
    Moore plays Mother Malkin, the witch queen, in Seventh Son, which is based on the first book in Joseph Delaney's Wardstone Chronicles series and is directed by Sergei Bodrov (Mongol), who has managed to make a movie that simultaneously looks very cheap and very expensive. Malkin is a witch scorned, which is an incredibly disappointing motivational reveal for someone who is otherwise so fabulous. As Malkin, Moore swishes around her mountain hideaway in a black gown with a giant feathered ruff, wearing removable claws and winged eyeliner no period setting will take away from her. After spending years imprisoned in a mountain, the "blood moon" makes her powerful enough to escape and seek revenge on her ex John Gregory, who's a "Spook," a hunter of dark magic creatures, and who's played by Jeff Bridges in what's basically a reprisal of his Rooster Cogburn performance in True Grit.

    Among her other gifts, Malkin can turn into a dragon, redecorate her lair using magic, and suck the life out of people, a talent that goes unexplained even after she uses it on Kit Harington, who was less famous and therefore more disposable back in 2012 when the movie was shot. "I like boys," she hisses before she does it, because being betrayed by John Gregory won't stop Mother Malkin from getting back out there. Malkin wasn't always so evil, Gregory tells his apprentice Tom, played with an utter lack of distinguishing characteristics by Ben Barnes. But she's decidedly, deliciously evil by the time the movie starts, if not for any terribly clear end goal beyond revenge. As Malkin summons her surviving relatives and themed henchmen (among them Djimon Hounsou and Alicia Vikander), the movie seems like it'd be so much better off just basking in her company and forgetting the whole quest/fighting/training aspect. "Help yourself to the blood cakes," Malkin murmurs to one of her guests. Don't mind if we do!

    Redmayne speaks in a desiccated whisper throughout most of Jupiter Ascending — like he's just crossed the Sahara without even bothering to pack a water bottle — though he's capable of achieving a shriek when the emphasis is needed: "I create life," he howls, before murmuring, "...and I destroy it." As Balem Abrasax, the eldest of the three siblings making up the conniving space aristocrat family into which naive earthling Jupiter Jones (Mila Kunis) has been sort of born (it's complicated), Redmayne throws himself wholeheartedly into his role as the perfect embodiment of monstrous intergalactic capitalism. While his brother Titus (Douglas Booth) is the suave playboy and his sister Kalique (Tuppence Middleton) the forever debutant, Balem's the dedicated businessman whose life is apparently drained of any humor or aesthetic enjoyment, and whose only emotional connection was to his dead, and perhaps now reborn, mother.

    Jupiter is only half serious when she compares the long-living members of the Abrasax family, which maintains ownership of multiple planets (including Earth), to vampires. But from the way Redmayne rises from his rejuvenating bath high over the planet like he's rising from a coffin, to the reptilian way he carries himself, hooded eyes blinking languidly, it seems to be the main reference point from which the actor is working. Balem broods and pouts, swanning around in some intense sci-fi finery that includes high collars and kimono sleeves, and, despite moments of being seriously aestheticized, maintains an aura of sexlessness, as though he never reached that part of his life or has left it far behind.

# Dataset
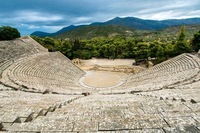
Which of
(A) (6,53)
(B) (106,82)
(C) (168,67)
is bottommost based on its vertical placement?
(B) (106,82)

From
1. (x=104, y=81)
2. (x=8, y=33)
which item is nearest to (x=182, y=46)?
(x=104, y=81)

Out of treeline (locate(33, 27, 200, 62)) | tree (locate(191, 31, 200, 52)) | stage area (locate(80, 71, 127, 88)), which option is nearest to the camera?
stage area (locate(80, 71, 127, 88))

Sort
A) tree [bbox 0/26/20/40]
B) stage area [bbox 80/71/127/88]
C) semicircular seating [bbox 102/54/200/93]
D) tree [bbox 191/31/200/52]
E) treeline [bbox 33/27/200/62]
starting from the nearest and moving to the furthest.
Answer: semicircular seating [bbox 102/54/200/93]
stage area [bbox 80/71/127/88]
tree [bbox 191/31/200/52]
tree [bbox 0/26/20/40]
treeline [bbox 33/27/200/62]

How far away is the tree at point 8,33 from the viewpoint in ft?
130

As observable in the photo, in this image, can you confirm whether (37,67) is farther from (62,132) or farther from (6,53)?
(62,132)

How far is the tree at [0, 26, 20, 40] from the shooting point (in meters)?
39.7

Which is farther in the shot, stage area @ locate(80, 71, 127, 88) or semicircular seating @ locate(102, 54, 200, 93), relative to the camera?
stage area @ locate(80, 71, 127, 88)

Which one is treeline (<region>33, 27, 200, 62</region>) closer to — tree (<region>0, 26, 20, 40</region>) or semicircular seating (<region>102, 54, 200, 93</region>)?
tree (<region>0, 26, 20, 40</region>)

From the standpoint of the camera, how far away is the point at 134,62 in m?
44.4

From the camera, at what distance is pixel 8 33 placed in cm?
4009

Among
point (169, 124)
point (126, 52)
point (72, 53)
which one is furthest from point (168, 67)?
point (72, 53)

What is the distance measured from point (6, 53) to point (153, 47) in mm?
28566

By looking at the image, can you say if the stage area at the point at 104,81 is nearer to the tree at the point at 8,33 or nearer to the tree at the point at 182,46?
the tree at the point at 182,46

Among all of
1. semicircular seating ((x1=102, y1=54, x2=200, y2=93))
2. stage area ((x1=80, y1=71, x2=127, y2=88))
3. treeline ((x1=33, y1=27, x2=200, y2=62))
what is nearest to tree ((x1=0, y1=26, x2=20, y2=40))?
treeline ((x1=33, y1=27, x2=200, y2=62))
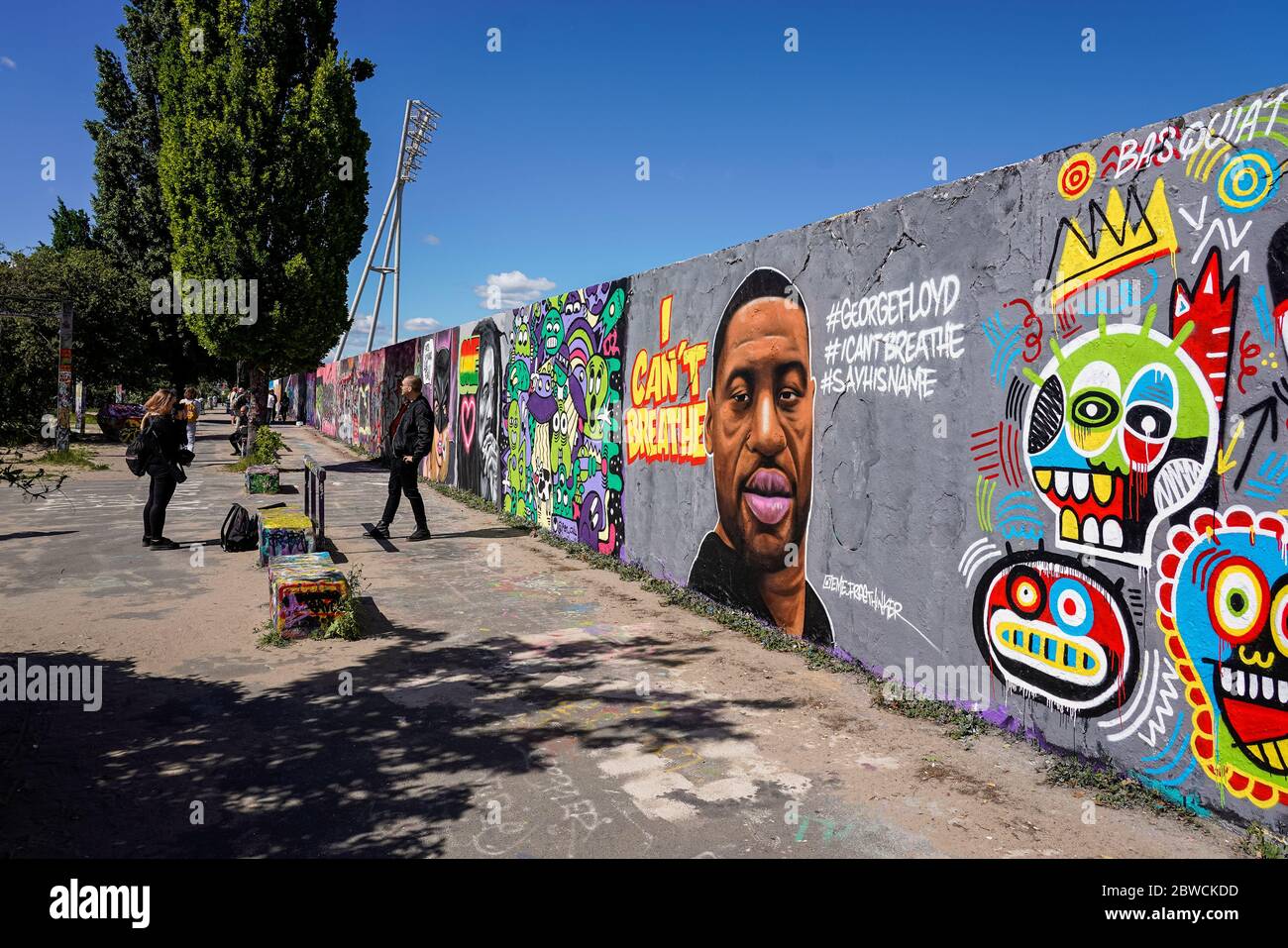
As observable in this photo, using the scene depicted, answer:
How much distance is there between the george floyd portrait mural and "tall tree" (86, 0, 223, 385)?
2380cm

# Instructions for the task
From the text above, list every actor named in the paragraphs about Jupiter Ascending, along with the character each one plays.

# Response for this exercise
- Redmayne: Balem Abrasax
- Mila Kunis: Jupiter Jones
- Douglas Booth: Titus
- Tuppence Middleton: Kalique